== Problem statement ==
Write out, word for word, every line in the data below from the one containing "The researchers measured D-ECE" to the one containing "The researchers tested", both of them included.

== Data for review ==
————
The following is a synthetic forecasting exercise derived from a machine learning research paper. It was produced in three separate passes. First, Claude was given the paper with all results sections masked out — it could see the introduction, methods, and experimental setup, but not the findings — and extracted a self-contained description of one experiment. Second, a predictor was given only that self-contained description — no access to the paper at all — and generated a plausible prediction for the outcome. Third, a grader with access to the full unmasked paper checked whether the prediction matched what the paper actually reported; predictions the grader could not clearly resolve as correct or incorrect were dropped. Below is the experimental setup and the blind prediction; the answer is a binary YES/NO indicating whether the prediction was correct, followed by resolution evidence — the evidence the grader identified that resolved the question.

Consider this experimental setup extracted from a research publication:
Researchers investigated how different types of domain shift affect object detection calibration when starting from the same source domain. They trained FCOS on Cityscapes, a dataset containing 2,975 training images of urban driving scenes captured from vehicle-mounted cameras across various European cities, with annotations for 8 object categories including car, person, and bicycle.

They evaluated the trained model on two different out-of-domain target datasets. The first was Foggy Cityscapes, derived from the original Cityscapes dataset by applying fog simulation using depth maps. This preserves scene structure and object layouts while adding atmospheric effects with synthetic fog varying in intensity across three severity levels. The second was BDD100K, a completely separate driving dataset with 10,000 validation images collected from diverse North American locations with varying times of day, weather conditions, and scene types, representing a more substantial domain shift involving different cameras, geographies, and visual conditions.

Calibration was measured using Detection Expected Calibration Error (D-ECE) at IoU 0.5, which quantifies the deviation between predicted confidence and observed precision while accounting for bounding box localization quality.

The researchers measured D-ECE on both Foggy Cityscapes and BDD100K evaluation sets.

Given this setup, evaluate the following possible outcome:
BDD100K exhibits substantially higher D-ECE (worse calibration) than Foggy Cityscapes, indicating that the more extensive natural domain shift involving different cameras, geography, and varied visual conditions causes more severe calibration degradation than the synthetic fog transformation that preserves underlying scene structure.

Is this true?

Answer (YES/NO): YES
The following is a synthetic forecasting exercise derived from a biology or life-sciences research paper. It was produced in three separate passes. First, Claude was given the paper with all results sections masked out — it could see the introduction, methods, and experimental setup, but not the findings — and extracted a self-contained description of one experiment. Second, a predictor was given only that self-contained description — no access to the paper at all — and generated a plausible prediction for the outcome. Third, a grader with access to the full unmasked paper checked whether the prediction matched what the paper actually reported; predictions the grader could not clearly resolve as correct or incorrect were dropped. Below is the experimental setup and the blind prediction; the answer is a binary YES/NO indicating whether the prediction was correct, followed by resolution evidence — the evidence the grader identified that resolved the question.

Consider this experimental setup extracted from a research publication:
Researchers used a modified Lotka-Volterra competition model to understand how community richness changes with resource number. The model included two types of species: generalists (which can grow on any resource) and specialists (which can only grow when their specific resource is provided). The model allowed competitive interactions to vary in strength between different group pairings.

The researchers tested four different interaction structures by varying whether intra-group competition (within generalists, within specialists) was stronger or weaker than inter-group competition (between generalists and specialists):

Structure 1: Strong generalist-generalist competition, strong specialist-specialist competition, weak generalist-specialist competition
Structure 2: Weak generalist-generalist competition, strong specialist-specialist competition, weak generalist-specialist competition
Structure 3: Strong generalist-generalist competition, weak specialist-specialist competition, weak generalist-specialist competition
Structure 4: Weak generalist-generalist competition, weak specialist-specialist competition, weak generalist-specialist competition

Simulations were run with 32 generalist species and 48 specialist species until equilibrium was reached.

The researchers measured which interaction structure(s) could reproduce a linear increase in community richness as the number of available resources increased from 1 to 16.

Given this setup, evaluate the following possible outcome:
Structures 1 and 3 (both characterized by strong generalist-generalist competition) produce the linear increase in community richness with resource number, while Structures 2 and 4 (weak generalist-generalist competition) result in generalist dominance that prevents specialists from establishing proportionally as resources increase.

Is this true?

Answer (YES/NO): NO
————
== Response to the exercise ==
The researchers measured D-ECE on both Foggy Cityscapes and BDD100K evaluation sets.

Given this setup, evaluate the following possible outcome:
BDD100K exhibits substantially higher D-ECE (worse calibration) than Foggy Cityscapes, indicating that the more extensive natural domain shift involving different cameras, geography, and varied visual conditions causes more severe calibration degradation than the synthetic fog transformation that preserves underlying scene structure.

Is this true?

Answer (YES/NO): YES
The following is a synthetic forecasting exercise derived from a biology or life-sciences research paper. It was produced in three separate passes. First, Claude was given the paper with all results sections masked out — it could see the introduction, methods, and experimental setup, but not the findings — and extracted a self-contained description of one experiment. Second, a predictor was given only that self-contained description — no access to the paper at all — and generated a plausible prediction for the outcome. Third, a grader with access to the full unmasked paper checked whether the prediction matched what the paper actually reported; predictions the grader could not clearly resolve as correct or incorrect were dropped. Below is the experimental setup and the blind prediction; the answer is a binary YES/NO indicating whether the prediction was correct, followed by resolution evidence — the evidence the grader identified that resolved the question.

Consider this experimental setup extracted from a research publication:
Researchers used a modified Lotka-Volterra competition model to understand how community richness changes with resource number. The model included two types of species: generalists (which can grow on any resource) and specialists (which can only grow when their specific resource is provided). The model allowed competitive interactions to vary in strength between different group pairings.

The researchers tested four different interaction structures by varying whether intra-group competition (within generalists, within specialists) was stronger or weaker than inter-group competition (between generalists and specialists):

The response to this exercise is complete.